Je vais abandonner l’enquête ; la confier à mes hommes. Ils sont qualifiés. Des gars bien. Pourquoi veux-je tout faire ? Four et moulin, toujours. Pauvre glandu : « vis ton cœur » au lieu de chiquer les supermen !
C’est chouette, ce que je me raconte confidentiellement, non ?
La sonnerie du bigophone me dérêvasse.
C’est l’O.P. Hanoudeux.
— Heureux de pouvoir vous joindre, monsieur le directeur.
La lichouille, dare-dare : un petit coup de mise en train sous les roustons.
— Vous avez du nouveau ?
— Énormément, au point que je ne sais par quoi démarrer.
D’ordinaire, je réponds « commence par le début », mais l’expression est tellement éculée qu’elle me flanque la gerbe. Alors j’attends sa décarrade. À lui le crachoir.
— D’abord, permettez-moi de vous apprendre la mort des Panoche : ils se sont suicidés au gaz, à moins qu’il ne s’agisse d’un accident. On les a retrouvés dans leur cuisine, devant un camembert entamé et une bouteille de morgon.

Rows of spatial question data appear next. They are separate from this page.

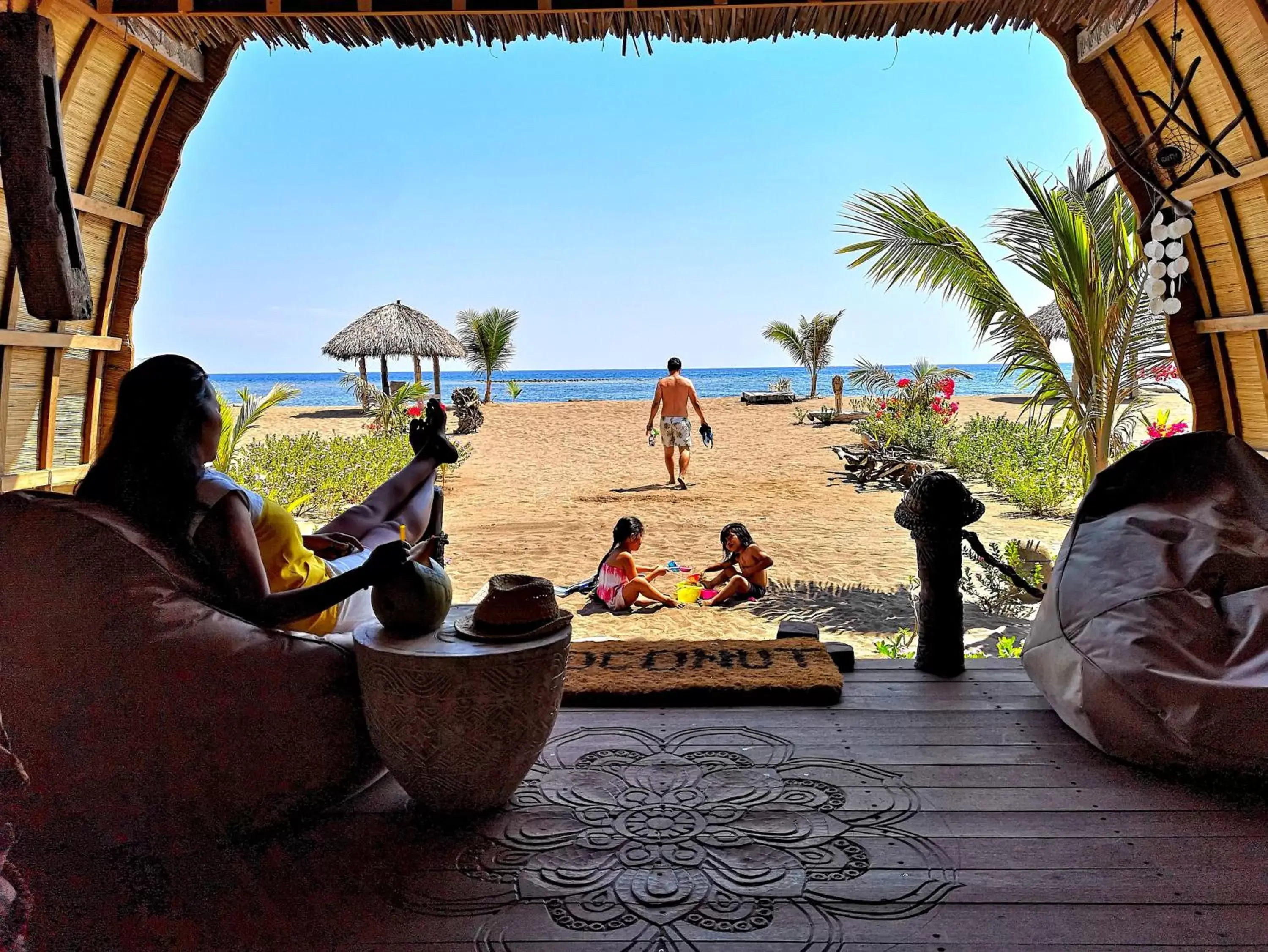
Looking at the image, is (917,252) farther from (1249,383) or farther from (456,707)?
(456,707)

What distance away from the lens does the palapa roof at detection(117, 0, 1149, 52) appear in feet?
9.61

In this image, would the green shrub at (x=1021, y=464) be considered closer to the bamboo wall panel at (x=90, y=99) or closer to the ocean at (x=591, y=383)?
the bamboo wall panel at (x=90, y=99)

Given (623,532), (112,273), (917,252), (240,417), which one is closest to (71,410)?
(112,273)

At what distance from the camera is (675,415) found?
34.5 feet

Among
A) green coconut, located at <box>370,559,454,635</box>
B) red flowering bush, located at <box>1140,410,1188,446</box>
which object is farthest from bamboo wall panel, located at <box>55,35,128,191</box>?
red flowering bush, located at <box>1140,410,1188,446</box>

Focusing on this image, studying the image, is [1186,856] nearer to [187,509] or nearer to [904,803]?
[904,803]

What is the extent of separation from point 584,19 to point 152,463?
7.36 feet

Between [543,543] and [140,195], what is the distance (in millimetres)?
4774

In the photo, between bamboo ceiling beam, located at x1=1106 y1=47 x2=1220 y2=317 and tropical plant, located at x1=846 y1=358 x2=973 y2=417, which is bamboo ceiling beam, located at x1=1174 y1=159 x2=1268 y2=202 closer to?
bamboo ceiling beam, located at x1=1106 y1=47 x2=1220 y2=317

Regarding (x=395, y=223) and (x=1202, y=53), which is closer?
(x=1202, y=53)

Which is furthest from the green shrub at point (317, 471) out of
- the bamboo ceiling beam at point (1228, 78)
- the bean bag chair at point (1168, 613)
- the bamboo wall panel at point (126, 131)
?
the bamboo ceiling beam at point (1228, 78)

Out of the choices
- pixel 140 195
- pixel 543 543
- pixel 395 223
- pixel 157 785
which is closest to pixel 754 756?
pixel 157 785

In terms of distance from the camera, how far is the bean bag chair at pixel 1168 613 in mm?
1971

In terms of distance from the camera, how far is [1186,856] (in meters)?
1.74
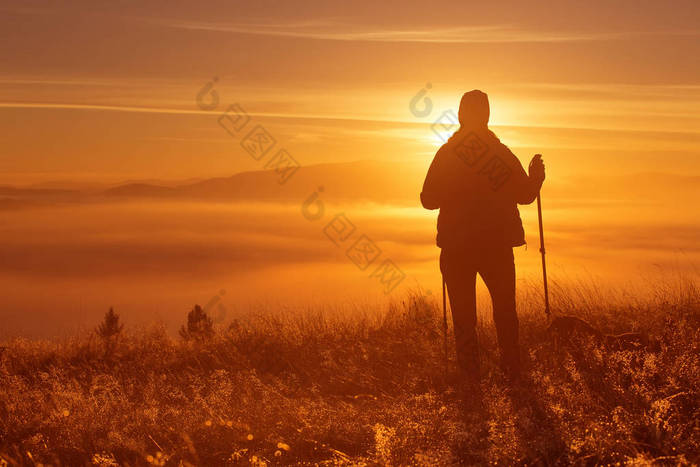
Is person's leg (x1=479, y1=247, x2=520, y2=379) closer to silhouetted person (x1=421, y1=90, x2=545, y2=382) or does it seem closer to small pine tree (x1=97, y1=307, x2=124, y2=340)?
silhouetted person (x1=421, y1=90, x2=545, y2=382)

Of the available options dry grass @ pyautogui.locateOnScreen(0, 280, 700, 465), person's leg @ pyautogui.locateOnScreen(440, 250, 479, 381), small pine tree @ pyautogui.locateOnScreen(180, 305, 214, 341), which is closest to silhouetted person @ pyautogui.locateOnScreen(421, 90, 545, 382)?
person's leg @ pyautogui.locateOnScreen(440, 250, 479, 381)

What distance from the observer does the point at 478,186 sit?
7.00 meters

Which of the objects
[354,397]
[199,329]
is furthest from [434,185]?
[199,329]

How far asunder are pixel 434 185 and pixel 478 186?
0.40 m

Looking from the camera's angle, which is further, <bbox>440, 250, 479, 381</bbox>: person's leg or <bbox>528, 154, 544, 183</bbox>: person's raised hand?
<bbox>528, 154, 544, 183</bbox>: person's raised hand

Je me flanque mentalement des coups de latte dans le train : j’ai fait un mauvais calcul en les laissant mariner chez eux. Ils ont eu la tête prise et se sont jetés hors de leur destin.
— On est assurés du suicide ? S’asphyxier en savourant un calandos, c’est plutôt rare.